→ Task description: What is needed is an exact repetition of the lines from the first one in the data through the line with "Сухой корм (Роял", with no pictures.

→ Given entries:
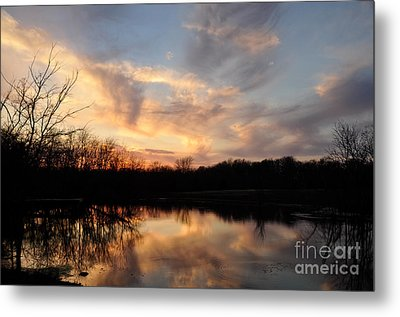 Metal Print featuring the photograph Reflections by Cheryl McClure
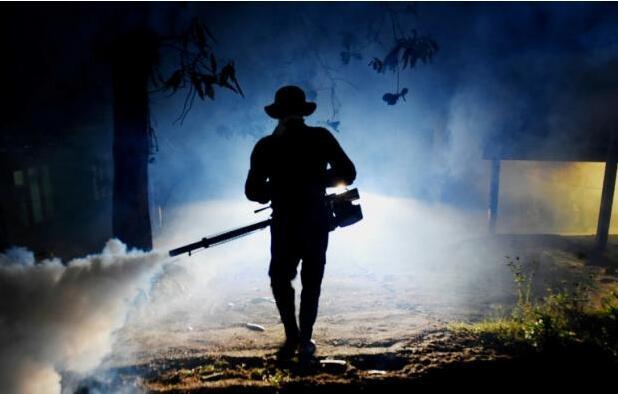 斯里兰卡登革热肆虐致250人死亡 澳洲协助防治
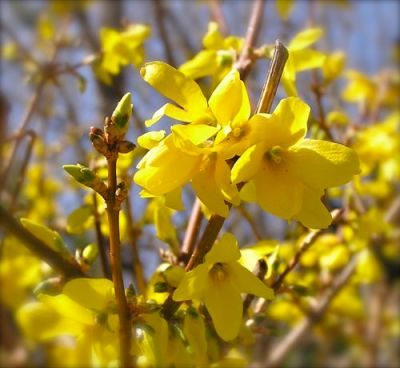photo of forsythia flowers
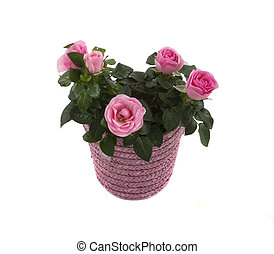 Roses - Small roses in a beautiful pot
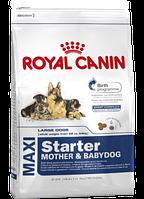 Сухой корм (Роял Канин) Royal Canin Maxi Starter 4 кг для щенков крупных размеров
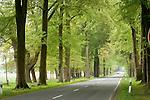 Europa, DEU, Deutschland, Nordrhein Westfalen, NRW, Teutoburger Wald, Oesterholz Haustenbeck, Allee, Baumallee, Fuerstenallee, Strasse, Landstrasse, Kategorien und Themen, Natur, Umwelt, Landschaft, Jahreszeiten, Stimmungen, Landschaftsfotografie, Landschaften, Landschaftsphoto, Landschaftsphotographie, Tourismus, Touristik, Touristisch, Touristisches, Urlaub, Reisen, Reisen, Ferien, Urlaubsreise, Freizeit, Reise, Reiseziele, Ferienziele....[Fuer die Nutzung gelten die jeweils gueltigen Allgemeinen Liefer-und Geschaeftsbedingungen. Nutzung nur gegen Verwendungsmeldung und Nachweis. Download der AGB unter http://www.image-box.com oder werden auf Anfrage zugesendet. Freigabe ist vorher erforderlich. Jede Nutzung des Fotos ist honorarpflichtig gemaess derzeit gueltiger MFM Liste - Kontakt, Uwe Schmid-Fotografie, Duisburg, Tel. (+49).2065.677997, ..archiv@image-box.com, www.image-box.com]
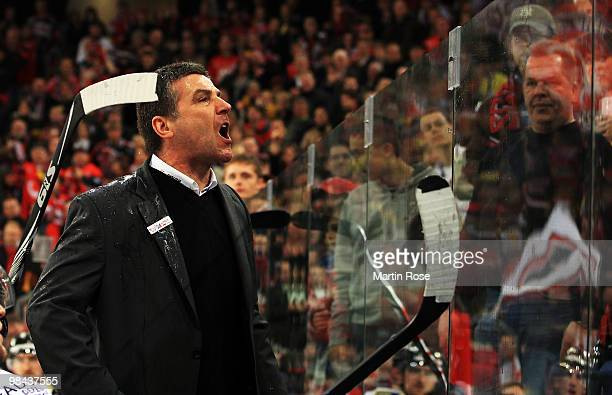 Greg Thomson head coach of Ingolstadt screams to the fans of Hannover after he was hit by a beer during the third DEL play off semi final match...
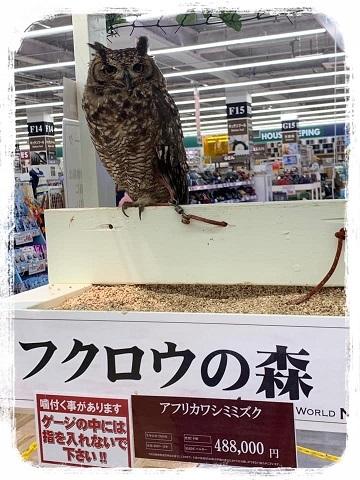 フクロウ&まおちゃん_e0040673_09201916.jpg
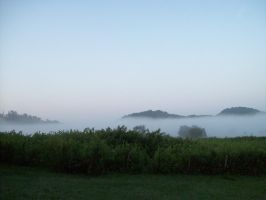 Feeling Foggy:Local Landscapes by southernstingray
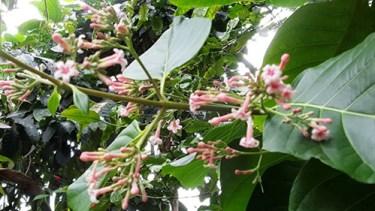 cinchona flower benefits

→ Task output:
 Metal Print featuring the photograph Reflections by Cheryl McClure
 斯里兰卡登革热肆虐致250人死亡 澳洲协助防治
photo of forsythia flowers
 Roses - Small roses in a beautiful pot
 Сухой корм (Роял Канин) Royal Canin Maxi Starter 4 кг для щенков крупных размеров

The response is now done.